Focusing on the nomogram’s performance, patients in the predicted CR/PR group had a significantly longer median OS than those in the predicted SD/PD group in the training cohort (42.37 vs 10.79 months; P<0.001). This robust prognostic stratification was consistently validated in the internal validation cohort (median OS: 33.55 vs 18.98 months; P=0.003) and the external validation cohort, where the median OS for the predicted CR/PR group was not reached, while it was 11.23 months for the predicted SD/PD group (P=0.011).
Discussion
In recent years, DEB-TACE has increasingly been applied for treatment of unresectable HCC due to enhanced drug delivery to tumors.10 The efficacy of DEB-TACE varied considerably among HCC patients because of the heterogeneity in tumor burden and characteristics.5 In this study, a novel nomogram integrating maximum tumor diameter, tumor capsule status, and Radscore was constructed to predict tumor response to DEB-TACE in HCC patients. This nomogram exhibited excellent predictive performance in both the training and validation cohorts with the highest AUC compared with other models, and it also showed good calibration and significant clinical net benefit. In addition, an online interactive nomogram tool was developed based on this model, enabling rapid preoperative assessment and facilitating direct application by clinicians.
BCLC, CNLC, and mHAP-II are three classic staging/scoring systems commonly used for HCC assessment, but they have inherent limitations in predicting DEB-TACE efficacy. Notably, these three models differ significantly in their study populations: BCLC staging and mHAP-II scoring are mainly constructed based on Western populations, where HCC is predominantly caused by alcoholic liver disease and hepatitis C virus infection; in contrast, CNLC staging, independently developed in China, is specifically designed for HCC related to hepatitis B virus infection.11,12 Regardless of their population differences, all three models are not optimized for DEB-TACE and lack radiomics information that can reflect the microscopic heterogeneity of tumors, which limits their predictive performance. The nomogram developed in this study offers several distinct advantages. First, it incorporates radiomics features to quantify tumor microscopic heterogeneity, thereby addressing a critical limitation of conventional staging and scoring systems that rely solely on macroscopic clinical parameters. Quantitative comparisons demonstrated that the nomogram achieved higher AUC values than the three classical models across all cohorts. Second, the study cohort comprised patients with diverse etiologies from multiple medical centers, which confers robust generalizability to the model. This nomogram is applicable not only for predicting tumor response to DEB-TACE, but also for risk stratification in patients undergoing alternative treatment regimens, thereby informing personalized therapeutic strategies. Finally, to ensure pre-treatment applicability, operative parameters such as DEB size and loaded drug were deliberately excluded from the model, enabling evaluation prior to intervention.

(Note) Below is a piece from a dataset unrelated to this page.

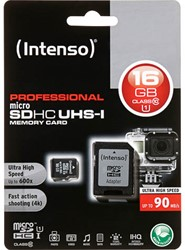 INTENSO MICRO SDHC UHSI 16GB 3433470 Klasse 10 incl adapter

Multivariate logistic regression analysis revealed that tumor diameter >5 cm and absence of tumor capsule were independent risk factors for failure to achieve ORR following DEB-TACE. Tumor size is a well-established prognostic indicator for HCC, reflecting tumor burden and incorporated into various staging systems.13,14 In the management of large tumors, the efficacy of DEB-TACE may be constrained. Alan et al found that the objective response rate of DEB-TACE exhibited a significant decline when the tumor diameter exceeded 7 cm, potentially attributable to incomplete embolization or the formation of collateral vessels15 Furthermore, maximal tumor diameter has been identified as a critical determinant of both tumor response and survival in patients with large HCC undergoing DEB-TACE.5 These findings suggested that DEB-TACE remains effective for small tumors, and its efficacy may not be as pronounced as it is for large tumors. A significant correlation between the presence of tumor capsule and the tumor response rate following DEB-TACE treatment has been identified.16 Moreover, the tumor capsule may impact tumor progression and survival. Research has demonstrated that the presence of a tumor capsule was associated with extended progression-free survival (PFS), potentially due to the capsule as a barrier to limit the metastasis of tumor cells so as to inhibit tumor progression.17
In recent years, radiomics analysis has garnered increased attention for its pivotal role in providing critical insights into tumor diagnosis, treatment guidance and efficacy and prognosis assessment, with a multitude of quantitative features from imaging data.18–20 Furthermore, the integration of clinical and radiological features enabled the development of comprehensive predictive models to improve the precision of predictions. Specifically, radiomics analysis has been applied to forecast the outcomes of DEB-TACE by preoperative CT or magnetic resonance imaging (MRI).21,22 One study proposed a model, based on preoperative CT features of 50 patients, effectively predicted the response and survival outcomes of patients with HCC after DEB-TACE treatment without external validation cohort. In the present study, however, there were 268 and 67 patients as the training cohort, internal validation and external validation cohorts, respectively.23 Furthermore, another study developed a predictive model for tumor response in HCC patients after TACE through the analysis of preoperative MRI images, which exhibited strong predictive capabilities in both training and validation cohorts.7 The treatment in above study did not yet distinguish between cTACE and DEB-TACE.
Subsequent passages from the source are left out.